Além disso, a construção das condições econômicas da nação brasileira desempenha uma participação que compromete a aquisição de comida. Essa perspectiva relaciona-se ao fato de que , desde o período colonial ,o país prioriza a exportação dos produtos alimentícios em detrimento do suprimento das necessidades locais. Destarte, o que deveria ser produzido para atender às demandas nacionais torna-se uma utopia para grande parte da população brasileira, sobretudo, o recorte demográfico em situação de vulnerabilidade econômica. Diante disso, é notório que essa cultura excludente somada à desigualdade na distribuição de renda favorece a manutenção dessa distopia noçiva à democracia brasileira.

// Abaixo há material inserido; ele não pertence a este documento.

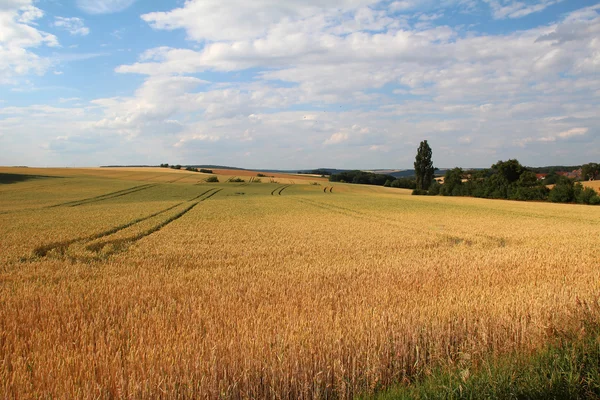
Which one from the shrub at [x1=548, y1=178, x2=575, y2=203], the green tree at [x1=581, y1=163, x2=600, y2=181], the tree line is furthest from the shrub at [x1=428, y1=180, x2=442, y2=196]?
the green tree at [x1=581, y1=163, x2=600, y2=181]

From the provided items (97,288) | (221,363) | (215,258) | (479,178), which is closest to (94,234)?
(215,258)

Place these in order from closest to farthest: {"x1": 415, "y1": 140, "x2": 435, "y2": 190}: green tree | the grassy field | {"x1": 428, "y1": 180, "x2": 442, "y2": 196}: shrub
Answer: the grassy field → {"x1": 428, "y1": 180, "x2": 442, "y2": 196}: shrub → {"x1": 415, "y1": 140, "x2": 435, "y2": 190}: green tree

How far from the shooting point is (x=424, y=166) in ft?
325

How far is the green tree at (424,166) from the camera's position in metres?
98.6

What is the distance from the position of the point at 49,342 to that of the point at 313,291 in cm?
475

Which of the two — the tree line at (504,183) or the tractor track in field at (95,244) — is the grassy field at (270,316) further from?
the tree line at (504,183)

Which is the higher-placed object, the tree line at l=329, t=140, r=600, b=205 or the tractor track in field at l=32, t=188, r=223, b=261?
the tree line at l=329, t=140, r=600, b=205

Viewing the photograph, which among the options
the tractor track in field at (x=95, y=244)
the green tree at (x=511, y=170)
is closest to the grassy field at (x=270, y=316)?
the tractor track in field at (x=95, y=244)

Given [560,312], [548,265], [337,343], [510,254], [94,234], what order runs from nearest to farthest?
[337,343]
[560,312]
[548,265]
[510,254]
[94,234]

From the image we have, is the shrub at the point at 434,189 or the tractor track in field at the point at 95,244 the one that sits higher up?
the shrub at the point at 434,189

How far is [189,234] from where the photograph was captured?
2044 centimetres

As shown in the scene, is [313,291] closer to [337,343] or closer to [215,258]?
[337,343]

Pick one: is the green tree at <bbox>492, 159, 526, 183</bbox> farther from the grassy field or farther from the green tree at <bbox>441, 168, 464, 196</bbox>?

É evidente, portanto, a necessidade de maiores investimentos por parte do Estado para cumprir com o desenvolvimento nacional. Para tanto, o Governo Federal deve potencializar as estratégias do Ministério da Cidadania de enfrentamento à fome, como o Programa Federal de Distribuição de Alimentos - Prodea , por meio do aumento de verbas , as quais devem custear os programas alimentares. Essa ação visa melhorar os indíces de segurança alimentar da população brasileira, tendo em vista que a atuação estatal é capaz de ampliar as condições de acesso aos alimentos. Se assim for feito, o infortúnio da fome deixará de ser , verdadeiramente, uma realidade para o Brasil.